Public Health & Prevention
Public Health & Prevention 3
Catherine McDonough, M.S. (she/her/hers)
Data Analyst
Icahn School of Medicine at Mount Sinai
Staten Island, New York, United States
The prevalence of Type 2 diabetes (DM) and prediabetes (preDM) has been increasing among youth in recent decades, with an urgent need for screening and prevention efforts. Still, there is a lack of a comprehensive understanding of the epidemiological factors associated with, and an accurate screener, for these serious conditions.
Objective: Leveraging the rich information in the National Health and Nutrition Examination Survey (NHANES), we aimed to identify the most relevant factors and an effective screening method for classifying diabetes risk among youth aged 12-19 years.

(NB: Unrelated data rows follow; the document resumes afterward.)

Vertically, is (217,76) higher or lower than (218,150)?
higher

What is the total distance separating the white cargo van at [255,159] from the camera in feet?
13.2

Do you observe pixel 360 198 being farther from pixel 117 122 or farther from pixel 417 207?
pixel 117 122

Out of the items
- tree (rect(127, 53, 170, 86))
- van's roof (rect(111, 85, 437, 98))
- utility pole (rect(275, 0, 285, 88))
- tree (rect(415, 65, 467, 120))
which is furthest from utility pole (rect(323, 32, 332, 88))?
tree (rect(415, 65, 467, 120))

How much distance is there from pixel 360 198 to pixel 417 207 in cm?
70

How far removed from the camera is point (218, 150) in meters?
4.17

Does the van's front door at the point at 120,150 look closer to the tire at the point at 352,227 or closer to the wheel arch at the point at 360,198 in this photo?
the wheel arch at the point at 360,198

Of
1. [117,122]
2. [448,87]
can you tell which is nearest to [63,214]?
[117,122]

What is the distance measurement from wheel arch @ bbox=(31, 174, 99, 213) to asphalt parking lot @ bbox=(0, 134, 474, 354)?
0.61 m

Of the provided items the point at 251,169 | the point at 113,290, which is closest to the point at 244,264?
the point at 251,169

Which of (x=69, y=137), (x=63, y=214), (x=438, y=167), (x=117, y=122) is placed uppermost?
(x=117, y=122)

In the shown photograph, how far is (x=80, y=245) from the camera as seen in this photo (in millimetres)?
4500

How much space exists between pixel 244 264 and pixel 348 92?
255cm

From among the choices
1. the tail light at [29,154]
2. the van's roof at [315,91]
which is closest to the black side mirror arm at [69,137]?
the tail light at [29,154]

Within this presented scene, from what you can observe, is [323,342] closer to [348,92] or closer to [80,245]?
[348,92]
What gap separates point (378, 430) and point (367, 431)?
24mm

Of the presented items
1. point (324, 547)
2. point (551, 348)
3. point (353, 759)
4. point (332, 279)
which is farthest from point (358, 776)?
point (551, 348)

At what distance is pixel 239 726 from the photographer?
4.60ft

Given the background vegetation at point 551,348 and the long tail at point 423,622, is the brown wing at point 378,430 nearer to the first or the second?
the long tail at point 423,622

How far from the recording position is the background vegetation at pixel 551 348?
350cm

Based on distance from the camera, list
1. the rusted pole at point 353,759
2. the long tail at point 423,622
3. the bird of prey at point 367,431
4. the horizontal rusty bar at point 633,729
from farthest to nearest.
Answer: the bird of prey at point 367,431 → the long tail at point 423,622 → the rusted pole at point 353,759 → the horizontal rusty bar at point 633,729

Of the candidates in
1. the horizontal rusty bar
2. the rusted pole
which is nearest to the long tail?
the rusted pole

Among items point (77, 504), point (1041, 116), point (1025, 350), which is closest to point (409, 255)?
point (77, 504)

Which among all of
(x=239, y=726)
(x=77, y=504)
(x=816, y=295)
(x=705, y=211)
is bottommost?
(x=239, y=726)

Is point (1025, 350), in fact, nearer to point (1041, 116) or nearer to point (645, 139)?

Design/Methods: We extracted data on 95 variables potentially relevant to diabetes risk organized into 4 domains (socioeconomic status, health status, diet, and other lifestyle behaviors) from 9 NHANES survey cycles (1999-2016). We first conducted bivariate statistical analyses to identify significant (Bonferroni-adjusted p< 0.0005) variables individually associated with preDM/DM (fasting plasma glucose level ≥100 mg/dL and/or HbA1C ≥5.7%). We also used our Ensemble Integration (EI) framework for multi-domain machine learning to develop an effective youth preDM/DM screener and identify additional diabetes predictors.
Results: The bivariate analyses identified 19 significant correlates of preDM/DM, including sex, race/ethnicity, BMI, screen/sitting time, protein intake, health insurance and receipt of food stamps (Fig. 1). We also identified an EI methodology that predicted youth preDM/DM status (AUC=0.67, Balanced Accuracy (BA; (sensitivity+specificity)/2)=0.62) more accurately than current pediatric screening guidelines (AUC=0.57, BA=0.57; Wilcoxon rank-sum FDR=1.5x10-4 and 1.6x10-4, respectively), as well as EI applied to the four variable domains (AUC=0.63-0.55, BA=0.60-0.54; FDR< 1.5x10-4 and 1.6x10-4, respectively) (Fig. 2). Among the 20 most predictive variables identified using this EI methodology, 10 overlapped with those identified by the bivariate analyses (Fisher’s p of overlap=4.84x10-5). The other predictive variables included some known (e.g., meat and fruit intake and family income) and less recognized (e.g., number of rooms in the home and times healthcare was received in the past year) factors (Fig. 3).
Conclusion(s):
Using one of the largest datasets for youth preDM/DM, and complementary statistical and machine learning analyses, we identified important known and less known correlates of these disorders. We also developed a preDM/DM screener that performed significantly better than current clinical guidelines. These findings will help build an accurate and accessible youth preDM/DM screener for future deployment.